**EXERCISE DIRECTIONS**
Reproduce the listing word for word, starting at the line that contains "Is the bare" and continuing to its last line, with both ends included.

**MATERIAL SHOWN**
= = =

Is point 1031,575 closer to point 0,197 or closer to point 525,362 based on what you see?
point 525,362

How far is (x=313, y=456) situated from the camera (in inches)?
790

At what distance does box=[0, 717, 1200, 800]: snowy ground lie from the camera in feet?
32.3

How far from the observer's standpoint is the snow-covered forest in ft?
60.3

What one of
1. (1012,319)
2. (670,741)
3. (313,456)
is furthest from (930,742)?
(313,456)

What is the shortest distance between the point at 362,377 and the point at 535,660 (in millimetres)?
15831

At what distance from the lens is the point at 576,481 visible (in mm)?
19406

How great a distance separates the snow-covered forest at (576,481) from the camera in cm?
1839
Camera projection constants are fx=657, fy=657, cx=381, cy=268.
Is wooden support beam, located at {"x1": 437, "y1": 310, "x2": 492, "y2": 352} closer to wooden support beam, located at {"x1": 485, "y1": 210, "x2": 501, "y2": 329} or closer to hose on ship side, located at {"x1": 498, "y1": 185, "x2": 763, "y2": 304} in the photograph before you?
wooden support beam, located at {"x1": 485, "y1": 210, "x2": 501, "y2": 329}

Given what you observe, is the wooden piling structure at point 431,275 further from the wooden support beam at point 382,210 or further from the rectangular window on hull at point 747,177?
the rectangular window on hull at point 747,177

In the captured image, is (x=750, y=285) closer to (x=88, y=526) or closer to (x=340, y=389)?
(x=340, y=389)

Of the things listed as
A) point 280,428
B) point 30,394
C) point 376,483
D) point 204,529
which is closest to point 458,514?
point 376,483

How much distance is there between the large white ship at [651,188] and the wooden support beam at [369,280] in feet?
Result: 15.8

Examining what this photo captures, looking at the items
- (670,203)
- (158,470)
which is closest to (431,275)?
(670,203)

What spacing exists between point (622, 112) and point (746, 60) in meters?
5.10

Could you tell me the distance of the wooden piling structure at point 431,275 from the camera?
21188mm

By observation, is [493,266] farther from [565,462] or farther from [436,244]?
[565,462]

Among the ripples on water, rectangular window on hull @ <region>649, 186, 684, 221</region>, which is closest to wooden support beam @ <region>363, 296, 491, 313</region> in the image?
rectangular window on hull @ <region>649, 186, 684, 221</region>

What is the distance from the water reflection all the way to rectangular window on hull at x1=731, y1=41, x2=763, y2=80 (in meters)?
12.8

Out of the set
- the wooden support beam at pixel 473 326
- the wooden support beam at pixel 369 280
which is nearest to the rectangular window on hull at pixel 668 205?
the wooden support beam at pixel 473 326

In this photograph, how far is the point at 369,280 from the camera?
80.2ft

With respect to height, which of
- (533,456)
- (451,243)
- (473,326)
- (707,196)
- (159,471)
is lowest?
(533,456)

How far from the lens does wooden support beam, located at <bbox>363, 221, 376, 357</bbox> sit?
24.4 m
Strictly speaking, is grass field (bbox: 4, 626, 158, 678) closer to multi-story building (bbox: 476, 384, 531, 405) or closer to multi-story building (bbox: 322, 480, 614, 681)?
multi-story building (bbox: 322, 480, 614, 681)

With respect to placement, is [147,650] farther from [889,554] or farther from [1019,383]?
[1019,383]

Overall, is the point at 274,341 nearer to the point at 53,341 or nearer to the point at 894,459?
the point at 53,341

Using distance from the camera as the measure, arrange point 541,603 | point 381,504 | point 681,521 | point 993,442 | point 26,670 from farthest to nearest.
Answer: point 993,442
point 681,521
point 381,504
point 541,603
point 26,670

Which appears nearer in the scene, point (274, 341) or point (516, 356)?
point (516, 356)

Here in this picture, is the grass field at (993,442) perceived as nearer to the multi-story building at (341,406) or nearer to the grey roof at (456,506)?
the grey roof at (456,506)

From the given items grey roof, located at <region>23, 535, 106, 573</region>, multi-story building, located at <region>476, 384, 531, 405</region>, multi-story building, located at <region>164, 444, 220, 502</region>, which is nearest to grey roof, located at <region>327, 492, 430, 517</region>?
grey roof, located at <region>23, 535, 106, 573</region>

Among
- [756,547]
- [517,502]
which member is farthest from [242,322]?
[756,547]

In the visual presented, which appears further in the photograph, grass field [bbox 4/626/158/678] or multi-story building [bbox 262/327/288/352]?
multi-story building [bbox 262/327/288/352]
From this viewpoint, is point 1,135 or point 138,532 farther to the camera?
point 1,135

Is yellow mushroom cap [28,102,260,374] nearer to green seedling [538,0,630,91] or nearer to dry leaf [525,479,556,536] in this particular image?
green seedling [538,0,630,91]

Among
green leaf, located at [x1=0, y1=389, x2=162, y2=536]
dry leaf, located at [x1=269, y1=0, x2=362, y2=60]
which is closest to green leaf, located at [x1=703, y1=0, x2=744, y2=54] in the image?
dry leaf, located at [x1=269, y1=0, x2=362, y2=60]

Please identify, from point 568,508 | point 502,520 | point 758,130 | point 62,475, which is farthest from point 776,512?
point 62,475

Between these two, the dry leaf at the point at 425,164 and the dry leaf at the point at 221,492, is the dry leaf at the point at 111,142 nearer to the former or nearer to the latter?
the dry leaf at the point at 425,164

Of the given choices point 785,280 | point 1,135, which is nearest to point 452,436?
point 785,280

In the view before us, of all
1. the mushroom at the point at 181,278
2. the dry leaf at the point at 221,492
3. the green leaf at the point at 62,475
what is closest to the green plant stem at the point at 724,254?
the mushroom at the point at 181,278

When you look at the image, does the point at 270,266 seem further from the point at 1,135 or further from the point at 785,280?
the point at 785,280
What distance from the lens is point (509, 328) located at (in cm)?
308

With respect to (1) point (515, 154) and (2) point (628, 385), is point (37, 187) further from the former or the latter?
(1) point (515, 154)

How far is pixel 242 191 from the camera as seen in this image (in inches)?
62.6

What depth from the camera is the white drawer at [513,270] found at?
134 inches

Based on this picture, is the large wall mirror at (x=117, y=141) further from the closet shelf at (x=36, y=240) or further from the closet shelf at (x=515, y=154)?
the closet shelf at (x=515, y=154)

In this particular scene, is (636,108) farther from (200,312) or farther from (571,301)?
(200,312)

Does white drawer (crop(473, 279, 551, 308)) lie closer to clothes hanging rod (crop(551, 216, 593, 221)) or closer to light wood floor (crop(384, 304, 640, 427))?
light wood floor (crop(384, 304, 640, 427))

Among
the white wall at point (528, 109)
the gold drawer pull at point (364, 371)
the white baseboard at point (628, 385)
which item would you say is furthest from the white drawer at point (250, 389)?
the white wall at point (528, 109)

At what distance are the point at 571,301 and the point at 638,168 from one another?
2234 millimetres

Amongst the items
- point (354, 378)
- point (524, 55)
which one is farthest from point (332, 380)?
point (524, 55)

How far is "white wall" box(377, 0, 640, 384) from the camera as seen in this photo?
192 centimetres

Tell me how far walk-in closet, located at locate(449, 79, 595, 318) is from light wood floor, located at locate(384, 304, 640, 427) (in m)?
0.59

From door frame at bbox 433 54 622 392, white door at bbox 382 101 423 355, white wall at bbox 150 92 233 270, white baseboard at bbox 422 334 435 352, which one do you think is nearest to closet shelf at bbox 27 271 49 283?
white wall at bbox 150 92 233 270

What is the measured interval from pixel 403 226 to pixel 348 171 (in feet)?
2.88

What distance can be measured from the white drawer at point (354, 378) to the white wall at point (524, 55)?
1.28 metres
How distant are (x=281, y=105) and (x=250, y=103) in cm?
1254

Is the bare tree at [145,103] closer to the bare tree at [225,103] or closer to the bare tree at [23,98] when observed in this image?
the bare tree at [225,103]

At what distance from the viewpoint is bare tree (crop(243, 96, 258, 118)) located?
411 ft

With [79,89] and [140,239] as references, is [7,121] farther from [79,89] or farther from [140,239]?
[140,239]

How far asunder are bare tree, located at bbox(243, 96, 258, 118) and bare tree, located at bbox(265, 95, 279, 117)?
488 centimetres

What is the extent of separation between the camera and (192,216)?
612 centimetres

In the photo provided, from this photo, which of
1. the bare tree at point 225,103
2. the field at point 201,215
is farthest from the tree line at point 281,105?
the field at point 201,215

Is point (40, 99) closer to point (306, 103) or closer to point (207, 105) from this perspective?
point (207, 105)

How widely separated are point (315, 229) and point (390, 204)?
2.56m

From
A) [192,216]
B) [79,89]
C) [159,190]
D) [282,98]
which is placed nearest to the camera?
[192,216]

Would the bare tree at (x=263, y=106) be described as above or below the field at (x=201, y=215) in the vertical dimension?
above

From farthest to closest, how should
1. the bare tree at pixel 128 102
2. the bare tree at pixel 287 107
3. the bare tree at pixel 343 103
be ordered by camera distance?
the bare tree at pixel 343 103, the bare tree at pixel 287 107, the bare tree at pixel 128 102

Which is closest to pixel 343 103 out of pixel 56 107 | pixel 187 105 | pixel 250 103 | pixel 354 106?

= = =

**WRITTEN ANSWER**
Is the bare tree at [145,103] closer to the bare tree at [225,103] or closer to the bare tree at [23,98] when observed in this image?
the bare tree at [225,103]

At what distance from the viewpoint is bare tree (crop(243, 96, 258, 118)) located?
411 ft

With [79,89] and [140,239] as references, is [7,121] farther from [79,89] or farther from [140,239]?
[140,239]

How far asunder are bare tree, located at bbox(243, 96, 258, 118) and bare tree, located at bbox(265, 95, 279, 117)?
488 centimetres

What is the extent of separation between the camera and (192,216)?
612 centimetres

In the photo provided, from this photo, which of
1. the bare tree at point 225,103
2. the field at point 201,215
is farthest from the tree line at point 281,105?
the field at point 201,215

Is point (40, 99) closer to point (306, 103) or closer to point (207, 105) from this perspective?
point (207, 105)

How widely separated are point (315, 229) and point (390, 204)?
2.56m

From
A) [192,216]
B) [79,89]
C) [159,190]
D) [282,98]
which is placed nearest to the camera?
[192,216]

Would the bare tree at (x=263, y=106) be described as above or below the field at (x=201, y=215) in the vertical dimension?
above

From farthest to closest, how should
1. the bare tree at pixel 128 102
2. the bare tree at pixel 287 107
3. the bare tree at pixel 343 103
be ordered by camera distance?
the bare tree at pixel 343 103, the bare tree at pixel 287 107, the bare tree at pixel 128 102

Which is closest to pixel 343 103 out of pixel 56 107 | pixel 187 105 | pixel 250 103 | pixel 354 106?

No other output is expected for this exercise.